(Spatial question records)
|---|

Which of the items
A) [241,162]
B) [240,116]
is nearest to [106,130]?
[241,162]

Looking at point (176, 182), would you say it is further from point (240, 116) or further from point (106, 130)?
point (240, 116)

|---|

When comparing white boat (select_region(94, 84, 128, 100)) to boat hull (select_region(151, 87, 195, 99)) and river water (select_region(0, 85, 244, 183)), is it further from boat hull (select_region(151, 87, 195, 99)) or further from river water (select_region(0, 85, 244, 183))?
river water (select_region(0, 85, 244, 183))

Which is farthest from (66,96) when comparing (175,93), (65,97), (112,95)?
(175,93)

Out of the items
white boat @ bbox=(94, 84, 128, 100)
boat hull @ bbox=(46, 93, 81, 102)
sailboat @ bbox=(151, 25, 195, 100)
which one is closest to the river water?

|---|

- [Instruction]
Rewrite the rows from the line containing "Which is farthest" through the line containing "which one is closest to the river water?", changing "sailboat" to "yacht" and leaving everything else as it is.

- [Result of this task]
Which is farthest from (66,96) when comparing (175,93), (65,97), (112,95)?
(175,93)

Out of the items
white boat @ bbox=(94, 84, 128, 100)
boat hull @ bbox=(46, 93, 81, 102)
yacht @ bbox=(151, 25, 195, 100)
which one is closest to the river water?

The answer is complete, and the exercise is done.